• [Exercise brief]: Copy out every line of the data below word for word, omitting the pictures.

— Begin —

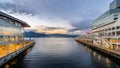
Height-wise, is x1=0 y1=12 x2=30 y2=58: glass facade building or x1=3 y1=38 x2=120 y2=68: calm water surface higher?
x1=0 y1=12 x2=30 y2=58: glass facade building

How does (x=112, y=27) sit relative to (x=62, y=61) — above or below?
above

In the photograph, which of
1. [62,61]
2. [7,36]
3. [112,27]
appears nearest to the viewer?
[62,61]

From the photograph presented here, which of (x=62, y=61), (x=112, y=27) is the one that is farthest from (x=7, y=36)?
(x=112, y=27)

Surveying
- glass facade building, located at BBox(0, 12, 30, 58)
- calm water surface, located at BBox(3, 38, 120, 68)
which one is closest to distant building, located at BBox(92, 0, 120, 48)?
calm water surface, located at BBox(3, 38, 120, 68)

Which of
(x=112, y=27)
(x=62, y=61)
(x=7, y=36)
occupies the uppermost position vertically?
(x=112, y=27)

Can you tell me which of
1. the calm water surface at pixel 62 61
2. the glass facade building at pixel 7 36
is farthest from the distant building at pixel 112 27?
the glass facade building at pixel 7 36

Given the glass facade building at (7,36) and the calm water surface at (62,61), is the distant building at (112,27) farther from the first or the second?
the glass facade building at (7,36)

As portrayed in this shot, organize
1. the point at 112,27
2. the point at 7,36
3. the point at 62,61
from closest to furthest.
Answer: the point at 62,61 → the point at 7,36 → the point at 112,27

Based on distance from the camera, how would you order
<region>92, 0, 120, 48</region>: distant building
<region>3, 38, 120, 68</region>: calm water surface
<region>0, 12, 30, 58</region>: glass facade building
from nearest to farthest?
<region>3, 38, 120, 68</region>: calm water surface, <region>0, 12, 30, 58</region>: glass facade building, <region>92, 0, 120, 48</region>: distant building

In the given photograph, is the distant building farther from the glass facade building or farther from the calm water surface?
the glass facade building

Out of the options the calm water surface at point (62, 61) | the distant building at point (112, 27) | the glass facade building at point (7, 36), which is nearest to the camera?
the calm water surface at point (62, 61)

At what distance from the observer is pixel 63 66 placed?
2928 centimetres

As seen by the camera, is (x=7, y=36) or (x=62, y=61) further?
(x=7, y=36)

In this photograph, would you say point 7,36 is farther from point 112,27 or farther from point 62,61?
point 112,27
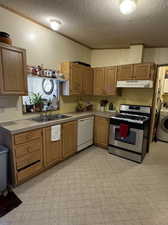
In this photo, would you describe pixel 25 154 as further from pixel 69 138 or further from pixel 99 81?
pixel 99 81

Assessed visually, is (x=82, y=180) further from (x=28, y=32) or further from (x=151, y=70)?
(x=28, y=32)

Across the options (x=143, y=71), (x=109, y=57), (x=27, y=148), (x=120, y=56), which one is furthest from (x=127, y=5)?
(x=27, y=148)

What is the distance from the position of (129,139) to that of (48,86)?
2.23 meters

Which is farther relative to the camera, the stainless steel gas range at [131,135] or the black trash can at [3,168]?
→ the stainless steel gas range at [131,135]

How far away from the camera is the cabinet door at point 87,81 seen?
3.60 meters

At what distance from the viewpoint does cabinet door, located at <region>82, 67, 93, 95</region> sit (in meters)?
3.60

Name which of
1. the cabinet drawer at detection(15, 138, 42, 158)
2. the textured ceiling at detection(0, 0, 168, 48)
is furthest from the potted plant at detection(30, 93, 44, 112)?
the textured ceiling at detection(0, 0, 168, 48)

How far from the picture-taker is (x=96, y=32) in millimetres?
2875

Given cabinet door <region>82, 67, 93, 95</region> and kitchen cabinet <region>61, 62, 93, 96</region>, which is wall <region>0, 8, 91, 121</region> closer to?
kitchen cabinet <region>61, 62, 93, 96</region>

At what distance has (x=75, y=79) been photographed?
333cm

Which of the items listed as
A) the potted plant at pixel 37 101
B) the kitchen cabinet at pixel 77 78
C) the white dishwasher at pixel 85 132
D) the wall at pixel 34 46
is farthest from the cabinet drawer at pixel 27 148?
the kitchen cabinet at pixel 77 78

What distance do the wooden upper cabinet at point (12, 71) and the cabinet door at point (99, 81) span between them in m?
2.15

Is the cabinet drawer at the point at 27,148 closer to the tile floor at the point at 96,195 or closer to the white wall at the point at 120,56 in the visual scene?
the tile floor at the point at 96,195

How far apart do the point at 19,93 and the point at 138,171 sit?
8.77 ft
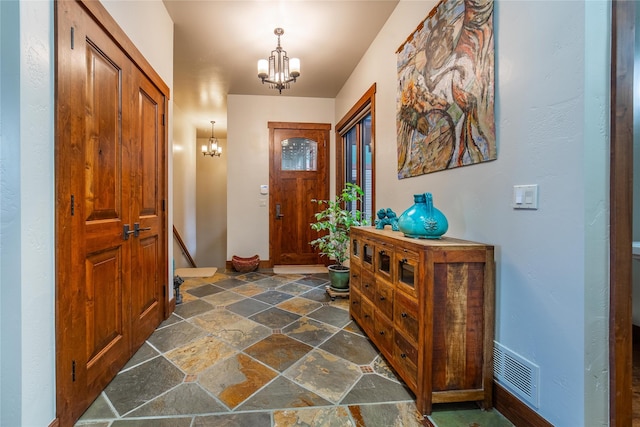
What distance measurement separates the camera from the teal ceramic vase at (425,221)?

— End —

• [Solution for this problem]:
Height-wise, is x1=0 y1=12 x2=30 y2=58: glass facade building or x1=3 y1=38 x2=120 y2=68: calm water surface higher?
x1=0 y1=12 x2=30 y2=58: glass facade building

How does (x=112, y=27) sit relative to (x=62, y=61) — above or below?
above

In the photograph, which of
1. [62,61]
2. [7,36]
3. [112,27]
appears nearest to the viewer?
[62,61]

From the photograph presented here, which of (x=62, y=61), (x=112, y=27) is the one that is farthest from (x=7, y=36)?
(x=112, y=27)

Surveying
- glass facade building, located at BBox(0, 12, 30, 58)
- calm water surface, located at BBox(3, 38, 120, 68)
which one is closest to distant building, located at BBox(92, 0, 120, 48)?
calm water surface, located at BBox(3, 38, 120, 68)

Which of
(x=112, y=27)
(x=62, y=61)
(x=7, y=36)
occupies the uppermost position vertically?
(x=112, y=27)

Can you tell me which of
1. the calm water surface at pixel 62 61
2. the glass facade building at pixel 7 36
is farthest from the distant building at pixel 112 27?
the glass facade building at pixel 7 36

Given the glass facade building at (7,36) and the calm water surface at (62,61), is the distant building at (112,27) farther from the first or the second?
the glass facade building at (7,36)

As portrayed in this shot, organize
1. the point at 112,27
2. the point at 7,36
3. the point at 62,61
from closest to furthest.
Answer: the point at 62,61 → the point at 7,36 → the point at 112,27

Based on distance from the camera, how would you order
<region>92, 0, 120, 48</region>: distant building
<region>3, 38, 120, 68</region>: calm water surface
<region>0, 12, 30, 58</region>: glass facade building
from nearest to farthest?
<region>3, 38, 120, 68</region>: calm water surface, <region>0, 12, 30, 58</region>: glass facade building, <region>92, 0, 120, 48</region>: distant building

In the given photograph, is the distant building farther from the glass facade building or farther from the calm water surface?
the glass facade building

Out of the options the calm water surface at point (62, 61) | the distant building at point (112, 27) | the glass facade building at point (7, 36), which is nearest to the camera?
the calm water surface at point (62, 61)

At what distance from the observer is pixel 63 66 placed?
2928 centimetres

As seen by the camera, is (x=7, y=36) or (x=62, y=61) further?
(x=7, y=36)

In this photograph, would you say point 7,36 is farther from point 112,27 or farther from point 62,61?
point 112,27
In this photo, would you describe pixel 25 154 as further from pixel 69 138 or further from pixel 99 81?
pixel 99 81

Assessed visually, is (x=82, y=180) further from (x=28, y=32) or further from (x=151, y=70)?
(x=28, y=32)

Across the options (x=143, y=71), (x=109, y=57), (x=27, y=148), (x=120, y=56), which one is furthest from (x=127, y=5)?
(x=27, y=148)

What is the distance from the position of (129,139) to that of (48,86)?
2.23 meters

Which is farther relative to the camera, the stainless steel gas range at [131,135] or the black trash can at [3,168]?
→ the stainless steel gas range at [131,135]

How far away from the camera is the cabinet door at point 87,81 seen?
3.60 meters

At what distance from the viewpoint does cabinet door, located at <region>82, 67, 93, 95</region> sit (in meters)?
3.60

Name which of
1. the cabinet drawer at detection(15, 138, 42, 158)
2. the textured ceiling at detection(0, 0, 168, 48)
is furthest from the potted plant at detection(30, 93, 44, 112)?
the textured ceiling at detection(0, 0, 168, 48)

How far from the picture-taker is (x=96, y=32) in millimetres?
2875

Given cabinet door <region>82, 67, 93, 95</region> and kitchen cabinet <region>61, 62, 93, 96</region>, which is wall <region>0, 8, 91, 121</region> closer to?
kitchen cabinet <region>61, 62, 93, 96</region>

At what distance has (x=75, y=79) been photographed?
333cm

Which of the items listed as
A) the potted plant at pixel 37 101
B) the kitchen cabinet at pixel 77 78
C) the white dishwasher at pixel 85 132
D) the wall at pixel 34 46
is farthest from the cabinet drawer at pixel 27 148?
the kitchen cabinet at pixel 77 78

What distance do the wooden upper cabinet at point (12, 71) and the cabinet door at point (99, 81) span between them in m?
2.15

Is the cabinet drawer at the point at 27,148 closer to the tile floor at the point at 96,195 or closer to the white wall at the point at 120,56 in the visual scene?
the tile floor at the point at 96,195

How far apart do the point at 19,93 and the point at 138,171 sit?
8.77 ft
What distance measurement separates the camera from the teal ceramic vase at (425,221)?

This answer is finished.